----- Data extract -----
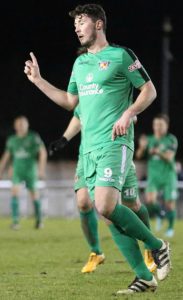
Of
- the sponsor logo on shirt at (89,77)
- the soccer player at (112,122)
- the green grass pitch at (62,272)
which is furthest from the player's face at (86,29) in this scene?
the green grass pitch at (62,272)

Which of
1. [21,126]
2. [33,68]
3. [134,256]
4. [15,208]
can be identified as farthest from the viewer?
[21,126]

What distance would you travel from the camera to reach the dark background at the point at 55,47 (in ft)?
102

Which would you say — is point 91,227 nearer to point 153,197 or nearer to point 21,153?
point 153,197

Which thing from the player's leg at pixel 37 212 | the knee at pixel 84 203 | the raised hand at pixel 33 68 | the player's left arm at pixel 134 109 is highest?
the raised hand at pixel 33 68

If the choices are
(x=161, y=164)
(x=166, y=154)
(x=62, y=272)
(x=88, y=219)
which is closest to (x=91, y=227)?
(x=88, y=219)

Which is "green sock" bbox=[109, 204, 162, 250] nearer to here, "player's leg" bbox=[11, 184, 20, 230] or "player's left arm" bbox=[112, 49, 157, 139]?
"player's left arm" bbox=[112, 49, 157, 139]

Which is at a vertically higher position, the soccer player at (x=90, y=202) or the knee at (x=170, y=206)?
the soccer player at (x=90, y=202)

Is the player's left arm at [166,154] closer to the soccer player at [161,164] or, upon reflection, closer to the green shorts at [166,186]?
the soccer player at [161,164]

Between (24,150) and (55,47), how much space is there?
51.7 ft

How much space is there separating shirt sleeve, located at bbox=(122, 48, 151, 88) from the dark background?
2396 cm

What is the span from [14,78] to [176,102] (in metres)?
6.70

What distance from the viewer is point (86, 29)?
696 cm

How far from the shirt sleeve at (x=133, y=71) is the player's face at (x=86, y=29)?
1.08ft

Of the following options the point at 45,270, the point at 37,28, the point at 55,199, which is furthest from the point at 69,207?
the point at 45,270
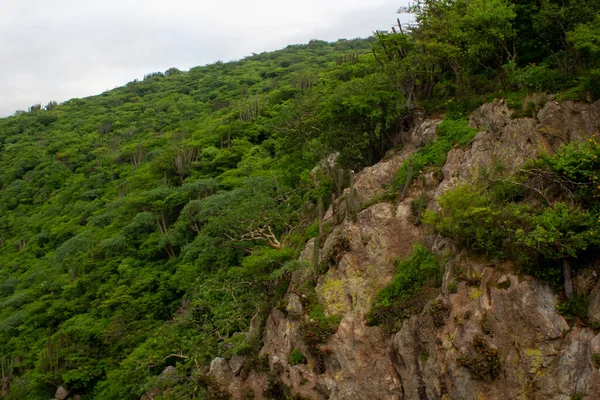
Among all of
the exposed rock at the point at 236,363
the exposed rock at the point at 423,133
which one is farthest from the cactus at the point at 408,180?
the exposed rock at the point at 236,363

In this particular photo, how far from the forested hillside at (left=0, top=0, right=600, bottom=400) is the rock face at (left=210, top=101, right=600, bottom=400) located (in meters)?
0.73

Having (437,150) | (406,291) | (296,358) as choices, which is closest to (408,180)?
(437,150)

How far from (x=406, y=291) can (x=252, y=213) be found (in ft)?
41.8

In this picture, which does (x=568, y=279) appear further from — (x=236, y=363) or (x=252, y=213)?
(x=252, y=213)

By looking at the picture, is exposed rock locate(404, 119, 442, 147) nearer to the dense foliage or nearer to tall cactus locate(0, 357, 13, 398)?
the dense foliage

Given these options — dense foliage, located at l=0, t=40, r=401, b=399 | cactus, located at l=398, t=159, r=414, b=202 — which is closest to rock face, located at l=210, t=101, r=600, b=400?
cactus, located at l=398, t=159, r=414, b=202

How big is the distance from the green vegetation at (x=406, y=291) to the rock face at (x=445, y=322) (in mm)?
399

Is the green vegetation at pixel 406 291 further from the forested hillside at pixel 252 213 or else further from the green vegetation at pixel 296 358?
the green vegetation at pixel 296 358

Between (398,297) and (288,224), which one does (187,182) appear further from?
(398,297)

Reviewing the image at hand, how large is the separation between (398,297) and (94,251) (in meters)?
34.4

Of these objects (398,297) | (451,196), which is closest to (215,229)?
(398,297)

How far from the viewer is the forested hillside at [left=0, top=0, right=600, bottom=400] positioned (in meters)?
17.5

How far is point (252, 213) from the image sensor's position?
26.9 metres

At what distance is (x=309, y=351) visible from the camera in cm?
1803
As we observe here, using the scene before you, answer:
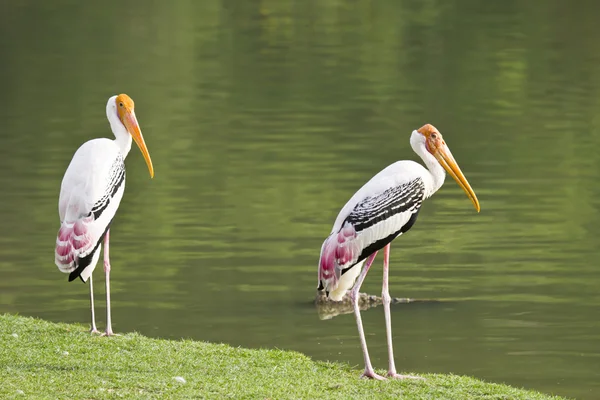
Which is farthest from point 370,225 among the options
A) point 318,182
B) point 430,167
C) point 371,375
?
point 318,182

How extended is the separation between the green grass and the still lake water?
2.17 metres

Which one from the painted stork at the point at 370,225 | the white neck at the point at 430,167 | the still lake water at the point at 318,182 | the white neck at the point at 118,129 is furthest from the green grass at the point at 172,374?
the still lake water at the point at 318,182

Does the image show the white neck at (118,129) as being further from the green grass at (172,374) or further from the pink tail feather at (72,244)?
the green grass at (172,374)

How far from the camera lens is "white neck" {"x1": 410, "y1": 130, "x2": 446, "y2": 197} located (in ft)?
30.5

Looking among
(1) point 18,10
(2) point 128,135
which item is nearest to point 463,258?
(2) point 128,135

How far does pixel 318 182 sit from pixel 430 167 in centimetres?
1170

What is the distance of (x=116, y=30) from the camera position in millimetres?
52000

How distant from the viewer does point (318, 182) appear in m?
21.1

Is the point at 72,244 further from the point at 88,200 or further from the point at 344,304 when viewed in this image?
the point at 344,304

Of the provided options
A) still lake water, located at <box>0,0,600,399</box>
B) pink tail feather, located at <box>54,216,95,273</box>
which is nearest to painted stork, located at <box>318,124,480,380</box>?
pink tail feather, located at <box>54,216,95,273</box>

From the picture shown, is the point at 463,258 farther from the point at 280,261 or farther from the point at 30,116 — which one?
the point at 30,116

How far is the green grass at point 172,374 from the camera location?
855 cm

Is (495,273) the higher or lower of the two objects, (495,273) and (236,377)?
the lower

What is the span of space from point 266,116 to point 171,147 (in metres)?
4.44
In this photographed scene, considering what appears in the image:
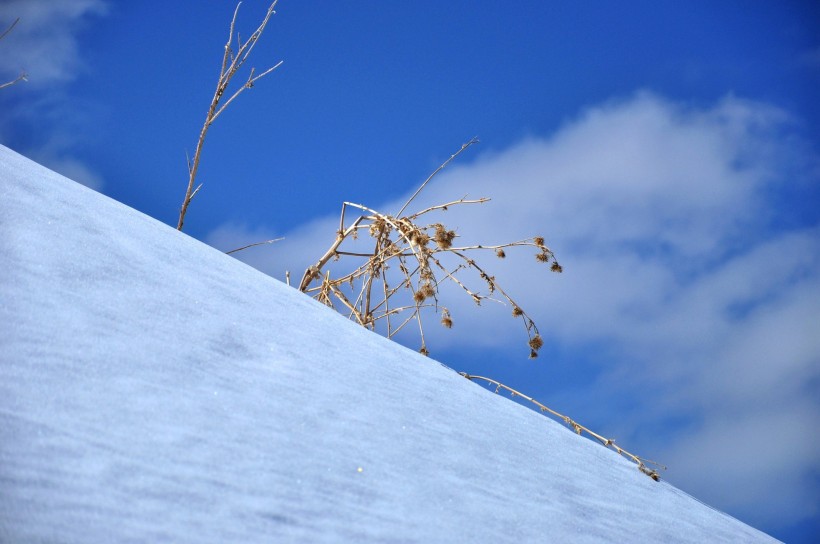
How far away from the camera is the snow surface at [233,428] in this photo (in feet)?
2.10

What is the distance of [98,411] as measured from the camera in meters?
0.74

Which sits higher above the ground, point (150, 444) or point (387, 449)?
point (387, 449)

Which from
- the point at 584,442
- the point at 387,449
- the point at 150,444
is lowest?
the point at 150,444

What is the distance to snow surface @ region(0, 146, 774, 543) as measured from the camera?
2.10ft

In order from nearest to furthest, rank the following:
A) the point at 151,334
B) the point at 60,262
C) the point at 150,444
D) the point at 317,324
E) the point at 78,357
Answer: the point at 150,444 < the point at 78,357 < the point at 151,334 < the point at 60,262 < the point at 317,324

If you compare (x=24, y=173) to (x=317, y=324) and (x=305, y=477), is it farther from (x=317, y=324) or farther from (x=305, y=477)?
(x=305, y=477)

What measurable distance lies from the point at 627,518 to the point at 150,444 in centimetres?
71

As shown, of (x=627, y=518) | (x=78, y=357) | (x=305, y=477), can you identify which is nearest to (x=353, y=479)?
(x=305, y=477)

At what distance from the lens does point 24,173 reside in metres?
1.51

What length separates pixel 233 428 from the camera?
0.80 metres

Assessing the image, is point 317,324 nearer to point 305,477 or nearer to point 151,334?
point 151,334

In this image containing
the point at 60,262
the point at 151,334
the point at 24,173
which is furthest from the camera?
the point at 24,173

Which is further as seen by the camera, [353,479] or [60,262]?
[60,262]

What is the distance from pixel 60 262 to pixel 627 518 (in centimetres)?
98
-----
----- Data extract -----
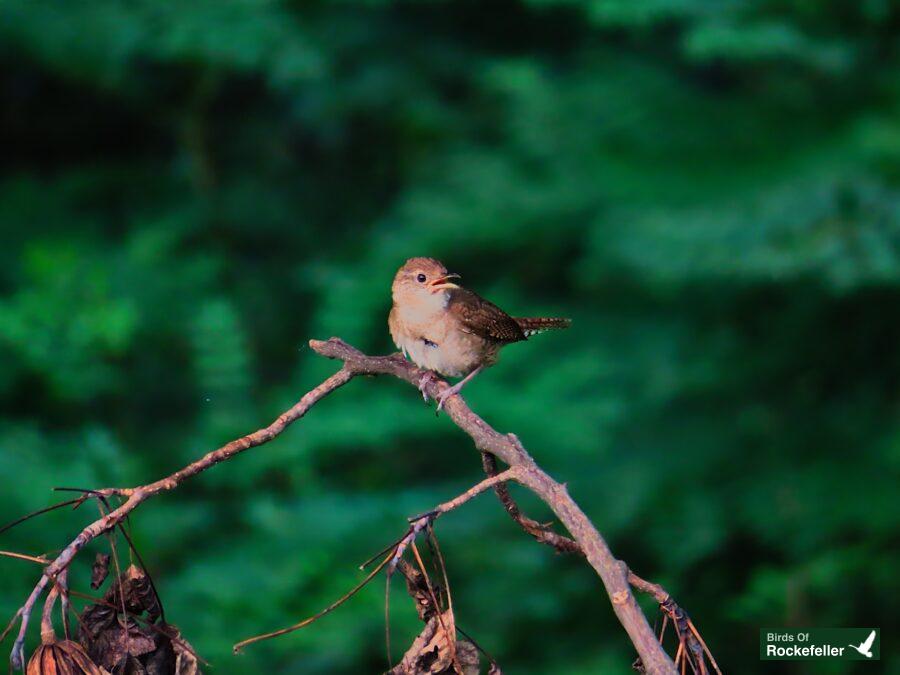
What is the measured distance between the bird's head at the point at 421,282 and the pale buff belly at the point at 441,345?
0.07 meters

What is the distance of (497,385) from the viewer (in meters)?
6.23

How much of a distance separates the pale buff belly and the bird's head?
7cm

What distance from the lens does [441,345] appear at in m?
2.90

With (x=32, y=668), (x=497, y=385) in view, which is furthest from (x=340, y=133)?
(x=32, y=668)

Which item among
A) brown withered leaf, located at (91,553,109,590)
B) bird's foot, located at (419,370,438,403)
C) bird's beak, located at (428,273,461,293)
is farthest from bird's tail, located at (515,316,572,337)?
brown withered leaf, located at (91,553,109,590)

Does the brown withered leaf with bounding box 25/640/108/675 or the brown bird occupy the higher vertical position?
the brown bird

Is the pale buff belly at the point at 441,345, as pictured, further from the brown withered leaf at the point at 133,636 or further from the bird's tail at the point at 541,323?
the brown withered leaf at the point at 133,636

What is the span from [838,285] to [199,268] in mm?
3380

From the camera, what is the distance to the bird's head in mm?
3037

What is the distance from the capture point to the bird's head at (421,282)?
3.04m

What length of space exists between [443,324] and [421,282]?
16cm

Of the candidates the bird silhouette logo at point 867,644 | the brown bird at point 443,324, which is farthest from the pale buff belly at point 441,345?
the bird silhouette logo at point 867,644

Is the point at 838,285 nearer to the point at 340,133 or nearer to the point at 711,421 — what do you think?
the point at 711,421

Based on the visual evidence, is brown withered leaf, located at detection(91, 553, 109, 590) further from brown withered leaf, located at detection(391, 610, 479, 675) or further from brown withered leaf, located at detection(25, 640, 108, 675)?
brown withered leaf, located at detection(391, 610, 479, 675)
-----
----- Data extract -----
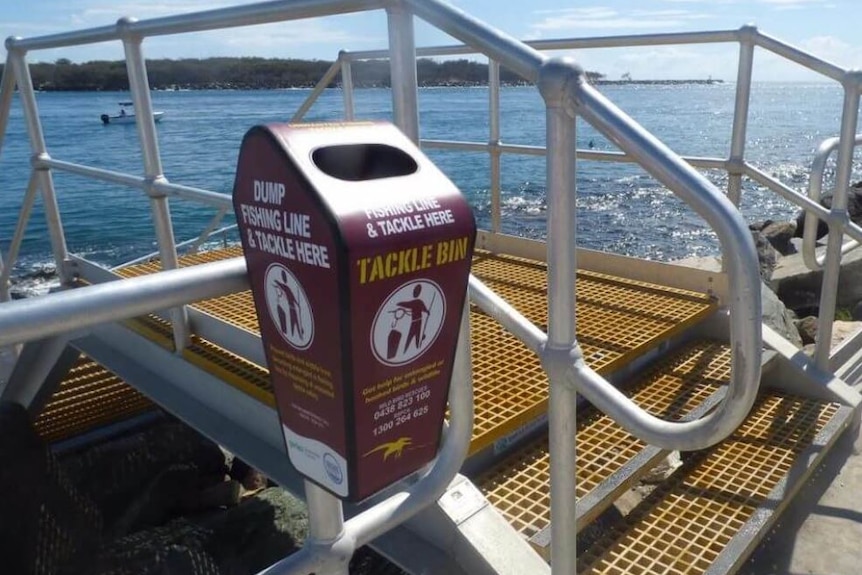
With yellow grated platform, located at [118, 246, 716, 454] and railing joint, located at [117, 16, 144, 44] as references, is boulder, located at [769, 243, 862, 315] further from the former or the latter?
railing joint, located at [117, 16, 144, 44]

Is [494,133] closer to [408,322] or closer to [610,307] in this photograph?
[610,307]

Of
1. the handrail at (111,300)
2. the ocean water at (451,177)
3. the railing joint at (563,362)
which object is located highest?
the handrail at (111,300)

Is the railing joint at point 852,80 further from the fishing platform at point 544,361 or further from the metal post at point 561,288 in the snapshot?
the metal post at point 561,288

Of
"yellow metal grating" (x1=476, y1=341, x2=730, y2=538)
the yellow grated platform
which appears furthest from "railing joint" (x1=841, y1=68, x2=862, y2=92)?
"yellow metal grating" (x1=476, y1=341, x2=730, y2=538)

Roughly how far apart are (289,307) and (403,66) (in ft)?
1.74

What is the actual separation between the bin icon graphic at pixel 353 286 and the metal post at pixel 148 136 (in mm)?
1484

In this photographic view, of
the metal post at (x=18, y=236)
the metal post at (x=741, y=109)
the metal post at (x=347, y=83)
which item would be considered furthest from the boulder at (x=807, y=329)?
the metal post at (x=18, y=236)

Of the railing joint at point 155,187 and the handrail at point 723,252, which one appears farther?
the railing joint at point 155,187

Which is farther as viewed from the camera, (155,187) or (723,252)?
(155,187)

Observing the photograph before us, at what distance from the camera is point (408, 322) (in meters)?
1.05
-----
### Given instruction
How many lines in the data above contain the string "choices"? Case counts; give only the number.

### Finished task
2